DATASET RECORDS:
···
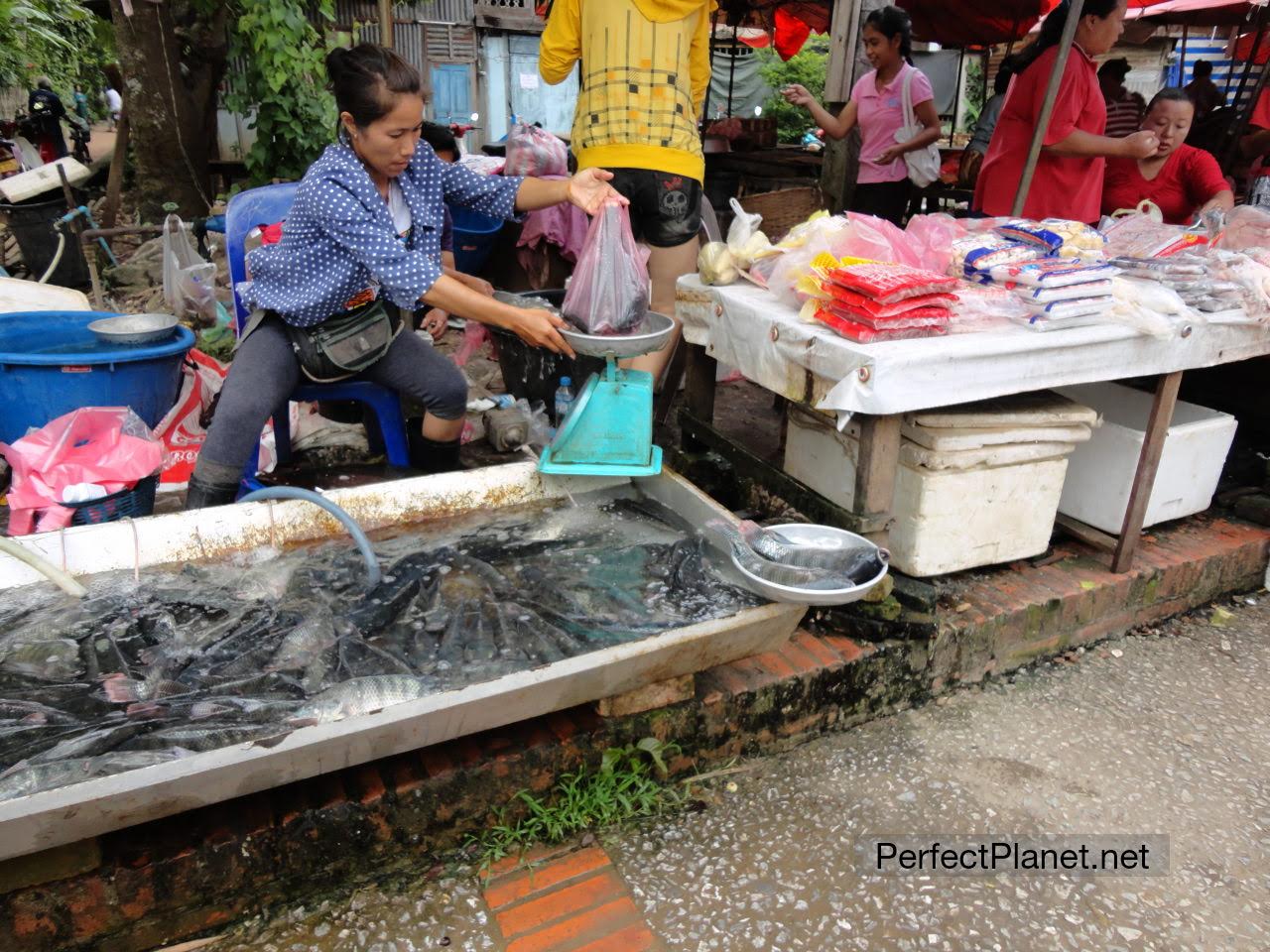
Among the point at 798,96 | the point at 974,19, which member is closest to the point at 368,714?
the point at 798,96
···
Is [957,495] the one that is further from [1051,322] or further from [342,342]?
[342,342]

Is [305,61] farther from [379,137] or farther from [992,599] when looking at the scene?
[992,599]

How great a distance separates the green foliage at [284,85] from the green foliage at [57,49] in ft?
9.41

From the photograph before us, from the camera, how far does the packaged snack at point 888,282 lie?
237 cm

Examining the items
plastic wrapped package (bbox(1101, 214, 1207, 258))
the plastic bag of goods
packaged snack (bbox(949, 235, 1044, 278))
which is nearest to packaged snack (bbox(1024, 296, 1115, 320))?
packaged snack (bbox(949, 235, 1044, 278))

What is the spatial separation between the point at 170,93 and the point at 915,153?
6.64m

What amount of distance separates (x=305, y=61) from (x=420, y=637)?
···
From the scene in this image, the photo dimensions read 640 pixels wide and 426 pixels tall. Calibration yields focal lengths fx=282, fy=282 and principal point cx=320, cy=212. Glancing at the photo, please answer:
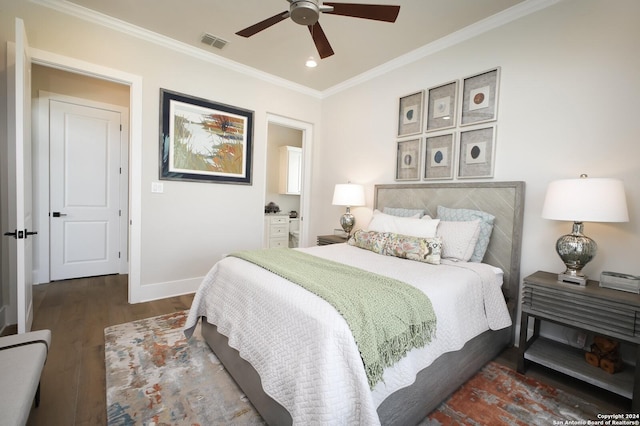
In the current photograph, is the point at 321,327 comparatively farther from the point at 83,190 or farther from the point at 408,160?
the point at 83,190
···
WRITTEN REQUEST:
Copy the listing lines that begin at the line containing "What is the" and end after the line containing "What amount of", changing "spatial separation" to "straight-line distance" and leaving everything else untouched.

REPLY TO THE TASK:
What is the straight-line distance between the point at 170,93 and the point at 915,153?
6.64m

What amount of distance separates (x=305, y=61) from (x=420, y=637)?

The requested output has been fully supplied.